====== PAGE EXTRACT ======

Figure 3 presents comparisons of the glycemic and insulinemic responses to isomaltulose and sucrose in the various populations. Irrespective of whether isomaltulose or sucrose was ingested, the circulating glucose concentrations of unhealthy participants were greater than those of healthy participants (P values for isomaltulose: 0 min, P = 0.0052; 30 min, P = 0.0159; 60 min, P = 0.0304; 120 min, P = 0.0129; and 180 min, P = 0.0105; P values for sucrose: 0 min, P = 0.0086; 30 min, P = 0.0164; 120 min, P = 0.0003; and 180 min, P = 0.0047) (Supplemental Table 3). No significant differences were identified in the insulin concentrations between healthy and unhealthy participants (Figure 3B), but the peak insulin concentrations were at 90 min following isomaltulose and sucrose ingestion in unhealthy participants, which were 30 min and 60 min later than those in healthy participants.

====== MATERIAL SUPPLIED ======

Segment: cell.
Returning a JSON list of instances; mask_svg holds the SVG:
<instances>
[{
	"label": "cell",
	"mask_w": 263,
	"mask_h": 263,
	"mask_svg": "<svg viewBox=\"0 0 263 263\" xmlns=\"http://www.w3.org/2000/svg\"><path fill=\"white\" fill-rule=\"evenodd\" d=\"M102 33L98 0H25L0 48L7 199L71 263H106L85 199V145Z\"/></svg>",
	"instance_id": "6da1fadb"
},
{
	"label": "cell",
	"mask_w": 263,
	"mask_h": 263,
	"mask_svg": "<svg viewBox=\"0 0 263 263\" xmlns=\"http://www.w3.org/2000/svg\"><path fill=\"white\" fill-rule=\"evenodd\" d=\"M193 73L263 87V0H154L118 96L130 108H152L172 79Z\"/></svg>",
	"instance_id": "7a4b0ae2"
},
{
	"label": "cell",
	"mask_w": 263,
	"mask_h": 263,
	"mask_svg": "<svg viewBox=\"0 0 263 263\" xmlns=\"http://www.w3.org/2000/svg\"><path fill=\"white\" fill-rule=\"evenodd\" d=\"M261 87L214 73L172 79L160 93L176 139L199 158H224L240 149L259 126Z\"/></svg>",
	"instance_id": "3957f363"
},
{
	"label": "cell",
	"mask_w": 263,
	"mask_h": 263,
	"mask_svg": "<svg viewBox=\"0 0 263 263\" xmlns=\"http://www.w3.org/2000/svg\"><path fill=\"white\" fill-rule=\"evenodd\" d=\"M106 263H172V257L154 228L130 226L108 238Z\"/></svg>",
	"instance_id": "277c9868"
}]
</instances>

======

- **WHAT THIS TASK INVOLVES**: Write out everything in the passage on isomaltulose and sucrose responses from "Figure 3 presents" down to "in healthy participants.", switching "circulating glucose concentrations" to "blood glucose levels". Rely only on the passage on isomaltulose and sucrose responses.

- **EXERCISE OUTPUT**:
Figure 3 presents comparisons of the glycemic and insulinemic responses to isomaltulose and sucrose in the various populations. Irrespective of whether isomaltulose or sucrose was ingested, the blood glucose levels of unhealthy participants were greater than those of healthy participants (P values for isomaltulose: 0 min, P = 0.0052; 30 min, P = 0.0159; 60 min, P = 0.0304; 120 min, P = 0.0129; and 180 min, P = 0.0105; P values for sucrose: 0 min, P = 0.0086; 30 min, P = 0.0164; 120 min, P = 0.0003; and 180 min, P = 0.0047) (Supplemental Table 3). No significant differences were identified in the insulin concentrations between healthy and unhealthy participants (Figure 3B), but the peak insulin concentrations were at 90 min following isomaltulose and sucrose ingestion in unhealthy participants, which were 30 min and 60 min later than those in healthy participants.